[Spatial reasoning records]
>> Begin
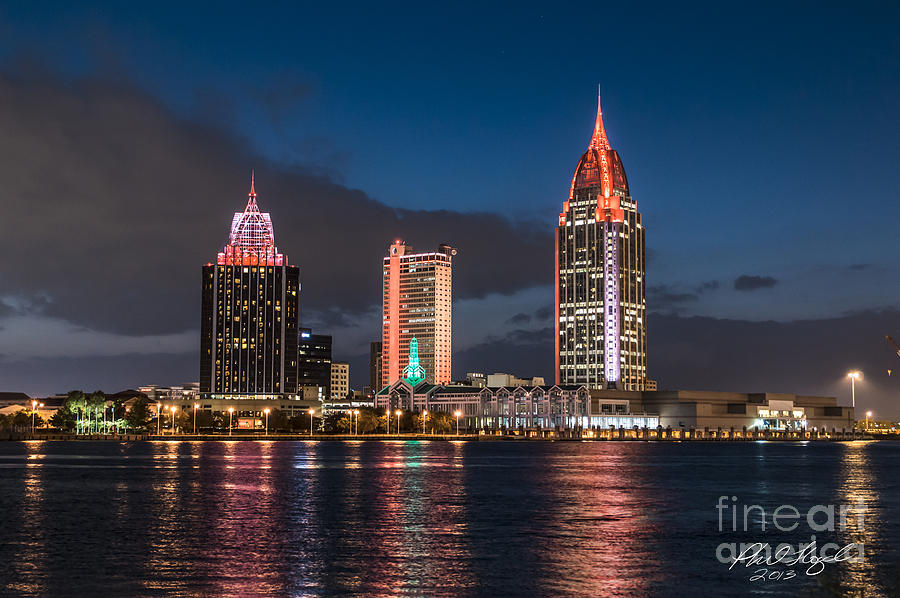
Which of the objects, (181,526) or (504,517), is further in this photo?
(504,517)

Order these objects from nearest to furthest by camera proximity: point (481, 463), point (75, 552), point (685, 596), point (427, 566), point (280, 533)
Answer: point (685, 596), point (427, 566), point (75, 552), point (280, 533), point (481, 463)

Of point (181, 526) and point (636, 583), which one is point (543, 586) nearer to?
point (636, 583)

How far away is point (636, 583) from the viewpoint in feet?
131

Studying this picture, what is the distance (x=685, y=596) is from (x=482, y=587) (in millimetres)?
7322

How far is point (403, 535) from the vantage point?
5475 cm

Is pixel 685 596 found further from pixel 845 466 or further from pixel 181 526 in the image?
pixel 845 466

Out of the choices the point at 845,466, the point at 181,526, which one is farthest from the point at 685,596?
the point at 845,466

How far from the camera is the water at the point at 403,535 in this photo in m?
39.7

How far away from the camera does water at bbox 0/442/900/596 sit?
39.7 metres

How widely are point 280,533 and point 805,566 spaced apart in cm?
2660

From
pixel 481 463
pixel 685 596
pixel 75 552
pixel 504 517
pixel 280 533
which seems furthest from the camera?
pixel 481 463
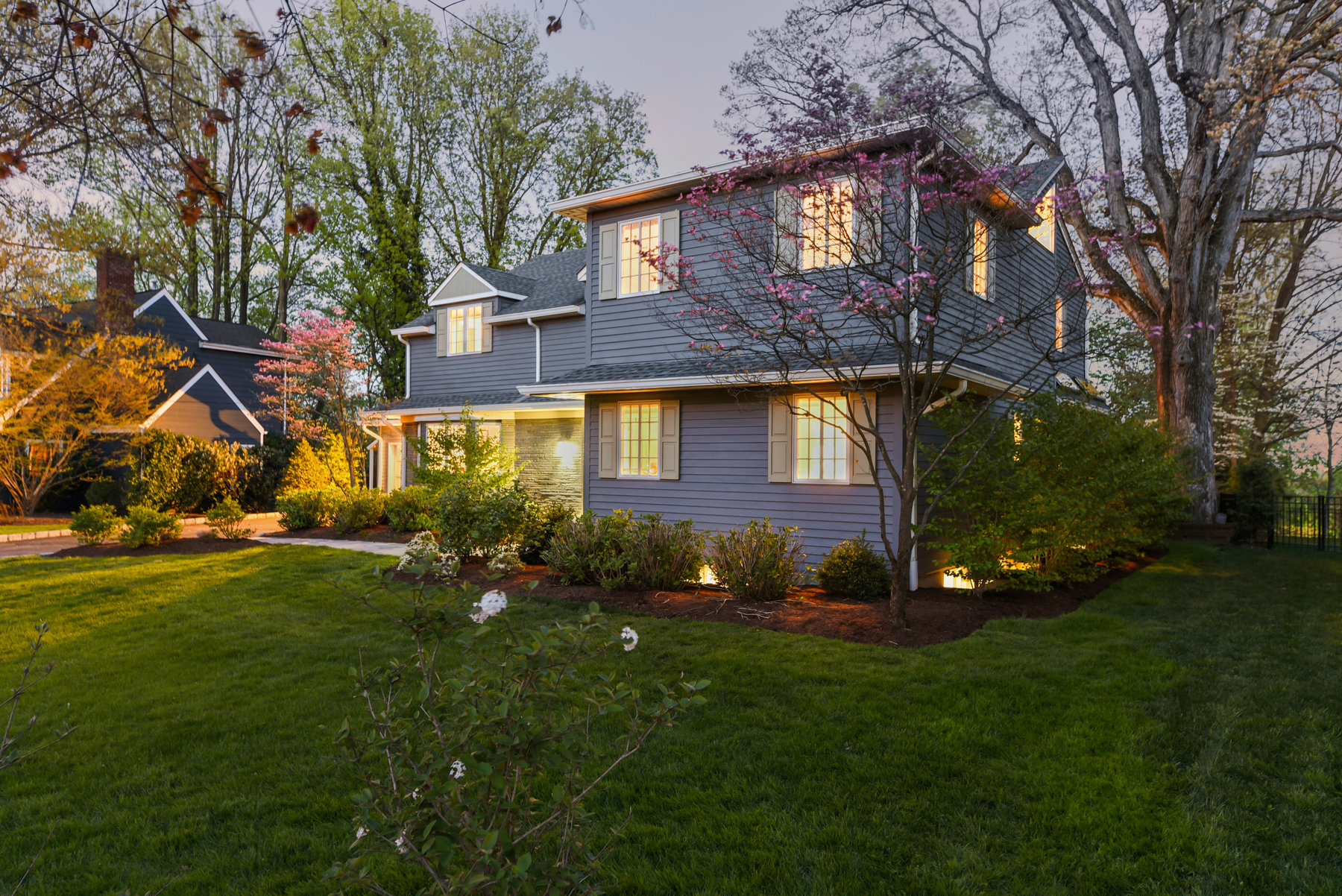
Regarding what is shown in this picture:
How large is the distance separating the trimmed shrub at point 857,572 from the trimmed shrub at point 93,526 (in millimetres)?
12802

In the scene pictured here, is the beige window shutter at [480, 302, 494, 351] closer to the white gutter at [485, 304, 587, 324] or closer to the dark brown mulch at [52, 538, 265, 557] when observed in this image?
the white gutter at [485, 304, 587, 324]

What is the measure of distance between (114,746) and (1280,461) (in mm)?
25027

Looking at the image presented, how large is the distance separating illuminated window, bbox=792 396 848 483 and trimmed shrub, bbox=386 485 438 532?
663 centimetres

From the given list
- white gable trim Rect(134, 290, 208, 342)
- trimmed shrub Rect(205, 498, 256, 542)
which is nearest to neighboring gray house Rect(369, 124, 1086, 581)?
trimmed shrub Rect(205, 498, 256, 542)

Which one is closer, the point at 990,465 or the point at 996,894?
the point at 996,894

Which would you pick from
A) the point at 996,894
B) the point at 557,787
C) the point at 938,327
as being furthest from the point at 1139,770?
the point at 938,327

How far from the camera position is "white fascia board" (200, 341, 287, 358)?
23812 mm

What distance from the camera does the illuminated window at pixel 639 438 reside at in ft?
37.6

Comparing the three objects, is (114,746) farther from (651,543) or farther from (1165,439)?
(1165,439)

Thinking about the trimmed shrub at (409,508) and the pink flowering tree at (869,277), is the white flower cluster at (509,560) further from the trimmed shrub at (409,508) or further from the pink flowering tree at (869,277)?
the pink flowering tree at (869,277)

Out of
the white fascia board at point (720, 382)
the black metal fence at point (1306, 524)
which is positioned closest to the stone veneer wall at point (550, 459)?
the white fascia board at point (720, 382)

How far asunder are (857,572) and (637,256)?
19.9ft

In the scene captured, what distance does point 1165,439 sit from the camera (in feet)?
39.1

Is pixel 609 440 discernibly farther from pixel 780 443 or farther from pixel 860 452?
pixel 860 452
>> End
» **To do**: Reproduce the data word for word, excluding its pictures.

» **Exercise output**:
Which of the objects, (181,526) or (504,517), is further in this photo?
(504,517)

Order these objects from nearest to furthest by camera proximity: point (481, 463), point (75, 552), point (685, 596), point (427, 566), point (280, 533)
Answer: point (685, 596), point (427, 566), point (75, 552), point (280, 533), point (481, 463)

Of point (181, 526) and point (636, 583), which one is point (543, 586) nearer to?
point (636, 583)

How far away is point (636, 583) from the viewpoint in feet?
131

Studying this picture, what is the distance (x=685, y=596) is from (x=482, y=587) (in millimetres)?
7322

How far is point (403, 535) from the vantage point?
5475 cm

Is pixel 685 596 found further from pixel 845 466 or further from pixel 181 526 in the image?
pixel 845 466

Out of the choices the point at 845,466, the point at 181,526, which one is farthest from the point at 685,596?
the point at 845,466

How far from the camera is the water at the point at 403,535 in this photo in m?
39.7

How far away from the camera does water at bbox 0/442/900/596 sit?
39.7 metres

How widely are point 280,533 and point 805,566 spaced apart in cm?
2660

From
pixel 481 463
pixel 685 596
pixel 75 552
pixel 504 517
pixel 280 533
which seems furthest from the camera?
pixel 481 463
Regarding what is shown in this picture:
How large is the distance separating the trimmed shrub at point 857,572 from the trimmed shrub at point 93,526 (in millimetres)?
12802

In the scene pictured here, is the beige window shutter at [480, 302, 494, 351] closer to the white gutter at [485, 304, 587, 324] or closer to the dark brown mulch at [52, 538, 265, 557] when observed in this image?
the white gutter at [485, 304, 587, 324]

What is the measure of distance between (114,746) and (1280,461) (in mm)?
25027

Looking at the image presented, how large is the distance separating illuminated window, bbox=792 396 848 483 and trimmed shrub, bbox=386 485 438 532?
663 centimetres

From the given list
- white gable trim Rect(134, 290, 208, 342)
- trimmed shrub Rect(205, 498, 256, 542)
which is nearest to neighboring gray house Rect(369, 124, 1086, 581)?
trimmed shrub Rect(205, 498, 256, 542)

Which one is closer, the point at 990,465 or the point at 996,894?
the point at 996,894

Which would you pick from
A) the point at 996,894
B) the point at 557,787
C) the point at 938,327
as being furthest from the point at 1139,770?
the point at 938,327

How far from the camera position is "white fascia board" (200, 341, 287, 358)?
23812 mm

What distance from the camera does the illuminated window at pixel 639 438 reside at in ft?
37.6

Comparing the three objects, is (114,746) farther from (651,543) or farther from (1165,439)?
(1165,439)

Thinking about the trimmed shrub at (409,508) and the pink flowering tree at (869,277), is the white flower cluster at (509,560) further from the trimmed shrub at (409,508) or further from the pink flowering tree at (869,277)?
the pink flowering tree at (869,277)

Out of
the white fascia board at point (720, 382)
the black metal fence at point (1306, 524)
which is positioned closest to the stone veneer wall at point (550, 459)?
the white fascia board at point (720, 382)

How far asunder are (857,572) and (637,256)?
19.9ft

In the scene captured, what distance does point 1165,439 sit from the camera (in feet)?
39.1

Is pixel 609 440 discernibly farther from pixel 780 443 or farther from pixel 860 452?
pixel 860 452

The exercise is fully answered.